“Our” black hole in close-up


So this is what »our« extremely massive black hole looks like: The image from the center of the Milky Way shows a dark central region, which experts call the »shadow« of the black hole, and a glowing ring with brighter and darker spots of hot plasma. It was recorded by the Event Horizon Telescope Network (EHT for short) over a period of five days. Sagittarius A*, as the object is formally called, is 26,000 light-years from us and has a “mass” of 4.3 million solar masses. The EHT team presented the image today at several simultaneous press conferences around the world.

However, the area in the center called the shadow does not show the black hole itself. According to the experts, it is about 2.5 times the diameter of the event horizon, the outer limit of the black hole. Rather, the dark zone is created by the enormous force of gravity. The light rays follow curved paths around the black hole, so objects directly behind the black hole can also be seen. However, the light must curve around the event horizon by a minimum distance or it will fall into it. This minimum distance – also known as the “last photon orbit” – is visible as a dark center.

Shadow and Ring of the Gravity Monster

The bright ring around the black hole is what is known as the accretion disk. It consists of hot matter from the environment falling into the black hole. Before that, it orbits the black hole, similar to water around a bathtub drain, and heats up enormously due to friction. The lighter and darker areas show that the disk is not uniform but contains hotter and cooler clumps.
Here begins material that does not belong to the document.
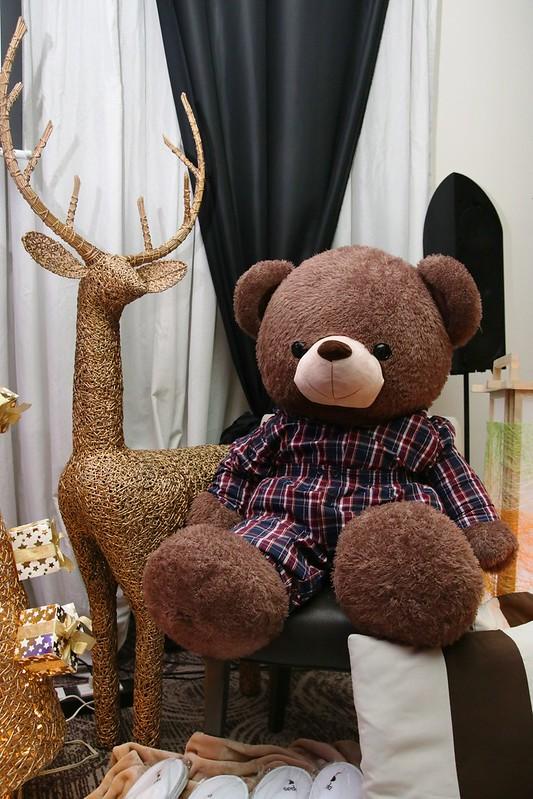 Seddy in his pajamas during the Seda Media Party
However, the image only shows a representative mean value: the processes in the disc are running faster than the observation period.
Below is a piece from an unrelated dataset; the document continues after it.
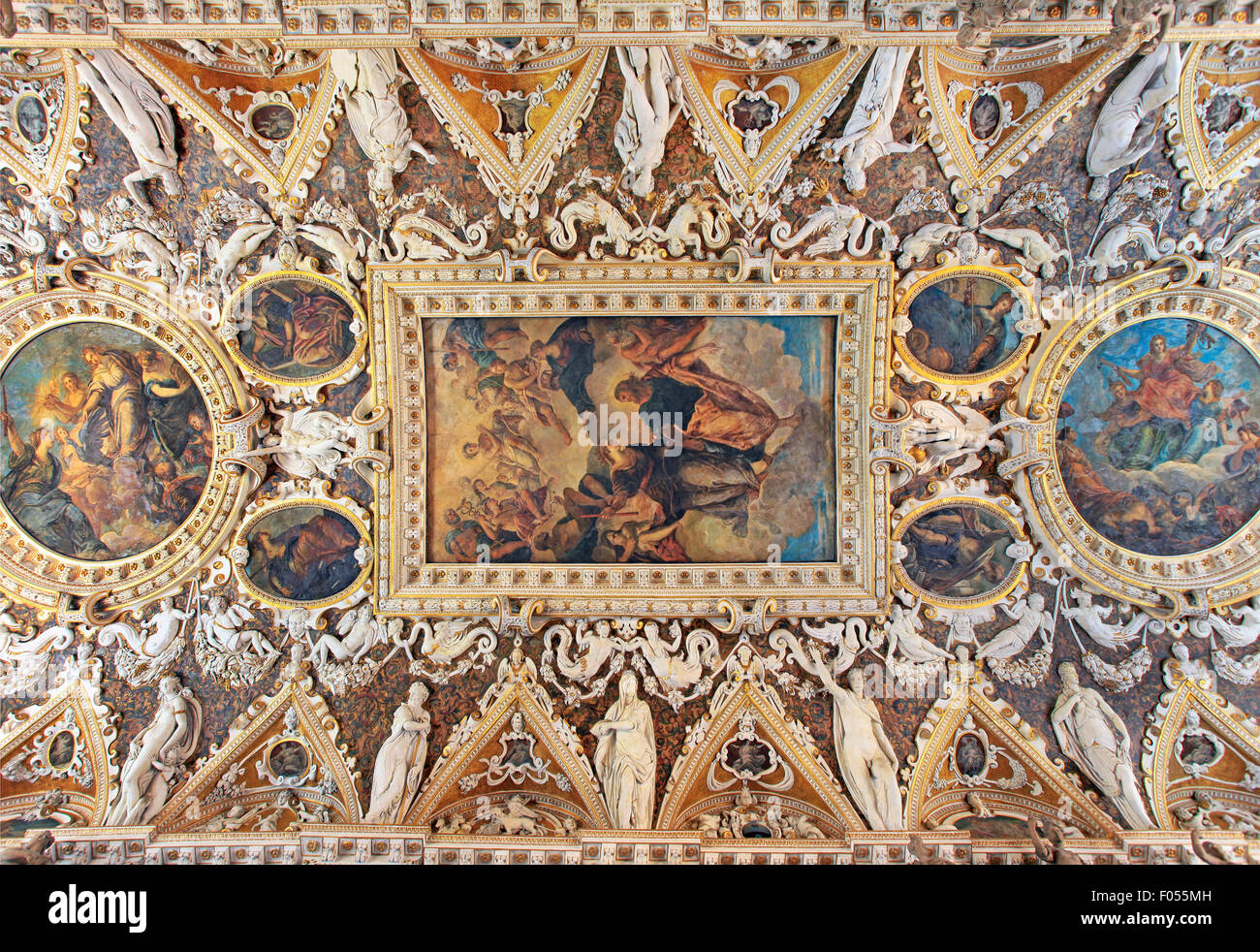 The Four Doors Room, a magnificent and detailed coffered ceiling with intricate stucco work in Doge Palace, including - Stock Image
In order to be able to photograph Sagittarius A*, the researchers had to connect eight telescopes around the world and let them work as a single, huge telescope. This technique is called Very Long Baseline Interferometry (VLBI). All individual telescopes observe the same target together. They act like a virtual giant telescope, spatially resolving objects and regions that cannot be achieved with a single telescope. Your measurements are merged and synchronized in a complex manner. For the image of Sagittarius A*, a total of several hundred individual images of the entire telescope network were also required.